On retrouve aussi, de façon assez lourdingue, les obsessions de Lenkov pour les parents disparus qui redébarquent en foutant encore plus la merde, comme dans sa réinterprétation de MacGyver. Au fil des saisons et des personnages, il refait le coup une demi-douzaine de fois, autant d’occasions pour le spectateur de renouveler sa collection de facepalms.
Quelque part, Hawaii Five‑0 est donc plus proche de l’esprit de Starsky et Hutch que d’Hawaï police d’État. Ce qui est plutôt un bon point, mais n’en fait pas une œuvre mémorable. Et si de nombreux clins d’œil à l’originale seront très appréciés des fans, les scénaristes ont parfois raté des occasions de mise en abîme pourtant simples et adéquates.

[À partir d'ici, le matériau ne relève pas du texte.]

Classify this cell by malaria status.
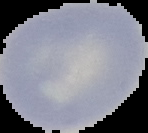

Uninfected.

Summary:
  - Image type: cell region segmented out of the field of view; surrounding area masked to black
  - Preparation: thin blood smear
  - Image size: 148×133 pixels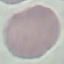
Summary:
  - Result: no malaria parasites detected
  - Image type: cell patch, automatically extracted from a larger field of view and resized to 64 × 64 pixels
  - Preparation: thin smear
  - Stain: Giemsa
  - Capture: smartphone through the microscope eyepiece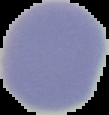

image size = 109×115 pixels
preparation = thin blood film
result = no Plasmodium parasites seen
image type = segmented cell region on a black background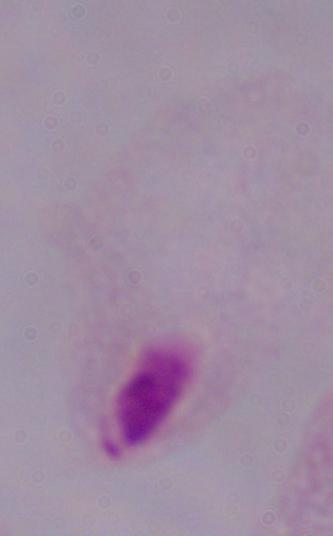

identification: trichomonad
modality: micrograph
magnification: 1000xAssess this cell for malaria.
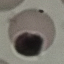
Uninfected.

Cell patch, automatically extracted from a larger field of view and resized to 64 × 64 pixels. Acquired by smartphone through the microscope eyepiece. Thin blood film. Giemsa stain.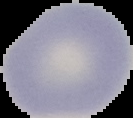
Malaria status: uninfected. Cell region segmented out of the field of view; the surrounding area is masked to black. From a thin blood film. Image is 133×118 pixels.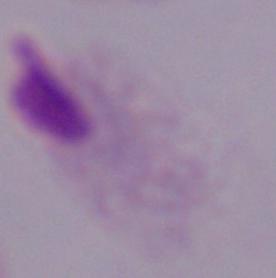
Summary:
  - Magnification: 1000x
  - Identification: trichomonad
  - Modality: photomicrographIdentify the preparation type.
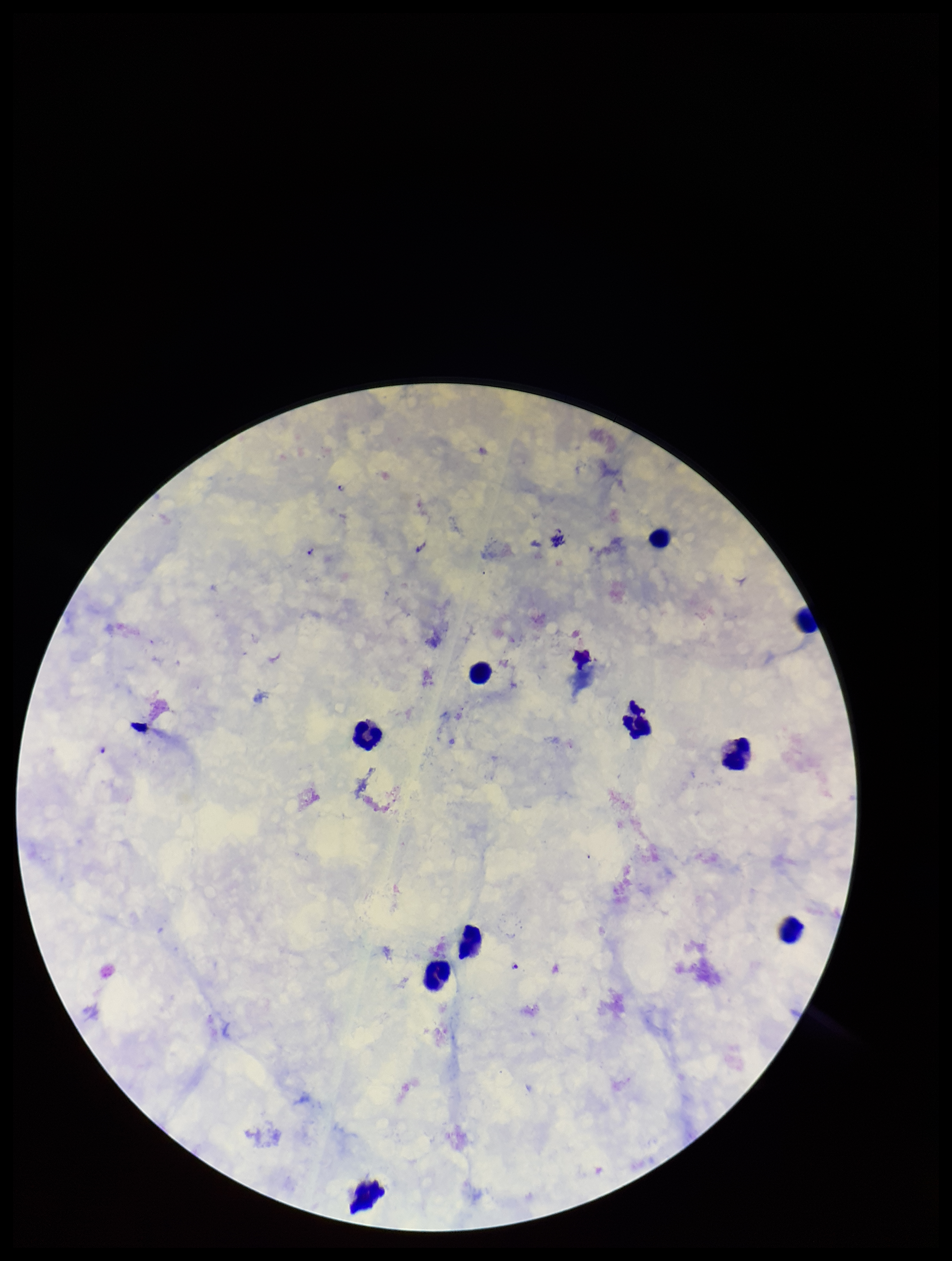
Thick.

parasite count = 2
image size = 952×1261 pixels
field of view = single
capture = smartphone photograph through the microscope eyepiece
species reported for this patient = Plasmodium falciparum
stain = Giemsa
patient malaria status = infected
Plasmodium parasites = identified
leukocyte count = 10State the preparation type.
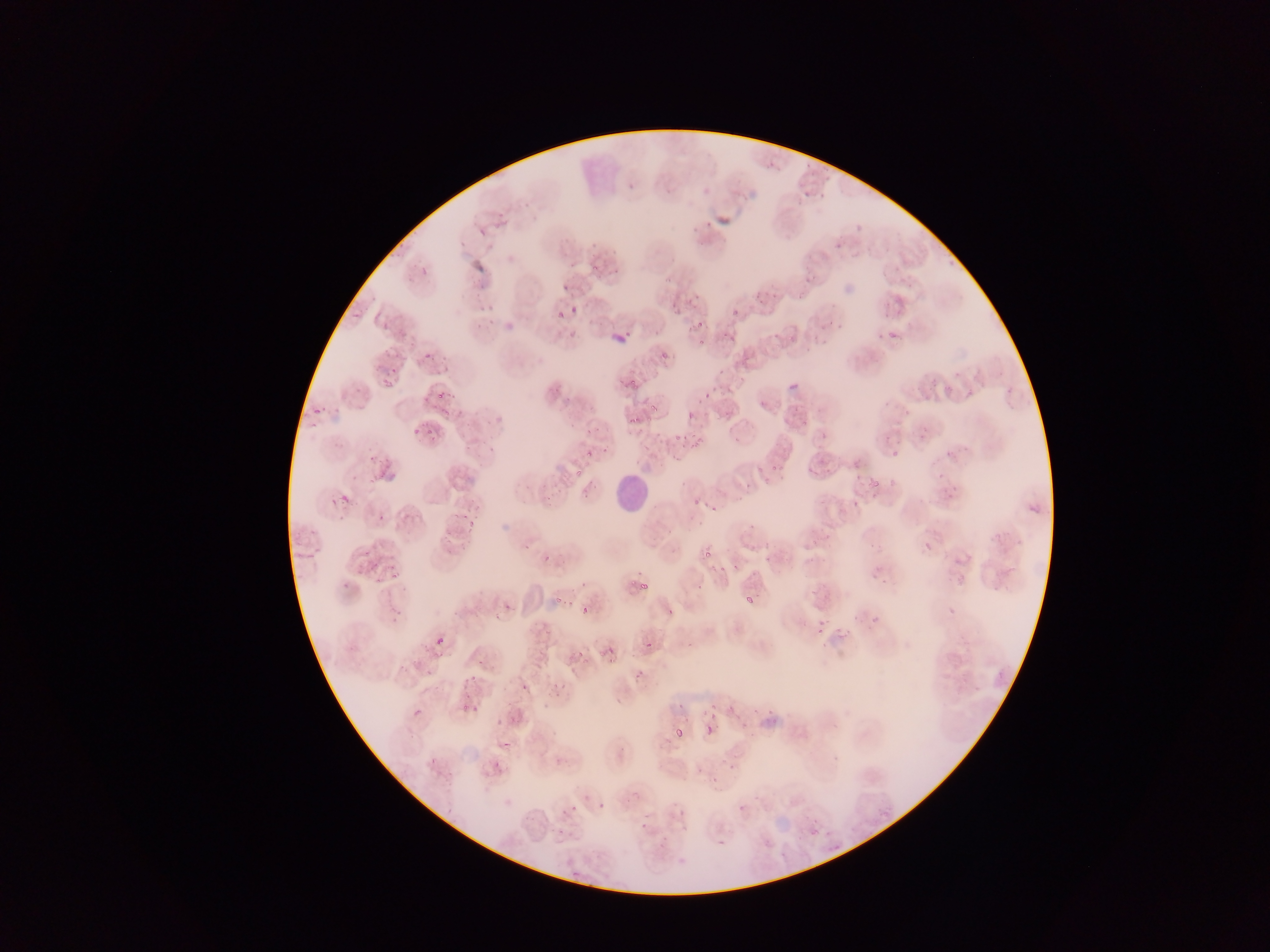
This is a thin smear.

Approximate bounding boxes as (left, top, right, bottom) in pixels. Plasmodium parasite locations: (627, 173, 647, 189), (523, 197, 533, 205), (472, 224, 488, 235), (416, 265, 435, 278), (611, 266, 619, 276), (659, 273, 675, 285), (563, 283, 570, 291), (681, 291, 697, 305), (351, 300, 371, 325), (476, 302, 500, 326), (566, 305, 582, 322), (724, 307, 745, 320), (381, 309, 397, 331), (549, 310, 566, 322), (692, 316, 704, 328), (604, 321, 628, 345), (722, 323, 743, 347), (698, 340, 706, 347), (423, 352, 434, 362), (656, 352, 673, 366), (785, 368, 804, 393), (377, 370, 396, 393), (628, 379, 637, 388), (430, 391, 456, 413), (703, 391, 711, 399), (652, 408, 661, 420), (687, 410, 696, 420), (301, 411, 328, 429), (622, 414, 640, 428), (408, 417, 421, 444), (577, 424, 597, 434), (419, 431, 438, 443), (671, 433, 689, 449), (584, 447, 597, 460), (891, 450, 901, 459), (364, 451, 386, 474), (764, 461, 786, 485), (567, 468, 586, 484), (807, 468, 817, 477), (933, 470, 950, 484), (864, 475, 876, 490), (887, 478, 895, 487), (738, 481, 754, 496), (689, 485, 709, 517), (339, 494, 349, 503), (849, 499, 864, 515), (710, 504, 721, 517), (460, 508, 480, 536), (923, 541, 932, 551), (358, 547, 377, 572), (759, 547, 774, 564), (702, 549, 712, 559), (382, 552, 411, 572), (542, 553, 553, 562), (717, 562, 735, 577), (377, 567, 406, 599), (737, 572, 767, 610), (634, 576, 656, 596), (554, 596, 562, 605), (581, 606, 589, 615), (665, 606, 673, 616), (867, 611, 882, 629), (799, 621, 807, 629), (817, 622, 826, 631), (434, 636, 445, 646), (638, 637, 658, 657), (572, 639, 587, 685), (819, 642, 827, 650), (593, 645, 616, 664), (629, 663, 647, 687), (516, 668, 533, 693), (550, 673, 572, 700), (467, 675, 476, 683), (720, 695, 741, 725), (460, 700, 481, 719), (670, 700, 687, 710), (707, 705, 719, 723), (412, 707, 423, 717), (705, 724, 715, 734), (676, 729, 684, 737), (496, 734, 518, 752), (428, 758, 437, 766), (492, 761, 503, 772), (727, 763, 737, 776), (713, 774, 721, 782), (597, 799, 607, 809), (570, 804, 579, 812), (678, 808, 687, 818), (637, 821, 650, 833), (715, 832, 725, 847). Leukocyte locations: (609, 471, 649, 514). Image is 1270×952 pixels. Collected in Ghana. Mobile-phone photograph taken through the microscope. Single field of view.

Un exemple tout bête : le « Five‑O » de la version originale renvoyait au statut d’Hawaï, 50e État, tout nouveau à l’époque (il n’avait même pas dix ans lors du lancement de la série). De manière assez amusante, il a essaimé dans tous les États-Unis pour désigner les forces de l’ordre ou plus spécifiquement pour annoncer leur arrivée (les « five‑o ! » des guetteurs de The Wire par exemple, comme « 22 » chez nous). En 2010, même les Hawaïens se rappelant à peine que leur État est le 50e, il n’était logiquement pas question de réutiliser l’argument historique. Lorsque les membres de la task force en cours de constitution cherchent un nom, ils proposent donc des idées… et prennent le numéro de joueur de McGarrett au lycée. Okay, à la limite, pourquoi pas. Mais comment, à ce moment-là, aucun ne s’exclame un truc genre « Ah ouais, pis comme ça quand on criera « Five‑0 personne ne bouge ! », on pourra dire qu’on retourne le stigmate ! », histoire renvoyer la balle à ceux qui l’ont empruntée à Hawaï police d’État ?
Bref, de l’action débridée, un code de procédure pénale généreusement ignoré, de l’humour facile mais bien servi, des intrigues variées, des personnages un peu creusés et divers, une tonalité assez équilibrée entre tragique et léger, des paysages sublimes excellemment filmés et un lien régulier avec la culture locale et la population autochtone. C’est bien, mais ça ne fait pas tout, et si Hawaii Five‑0 se regarde avec plaisir, cela reste une série de presque pure distraction, avec un gros bourrin bas de plafond en guise de héros.
- En version originale, le titre est le même à un détail près : la version des années 60 avait un O à la place du 0.
- En passant, je viens de revoir sa prestation à Montréal en 76 aux barres, à la poutre et au sol. Ben, malgré tout ce qu’on a pu voir comme gymnastes extraordinaires dans les années 90–00 (j’ai moins suivi après les JO d’Athènes), ses enchaînements et ses réceptions restent ahurissants de vitesse, de précision et d’équilibre.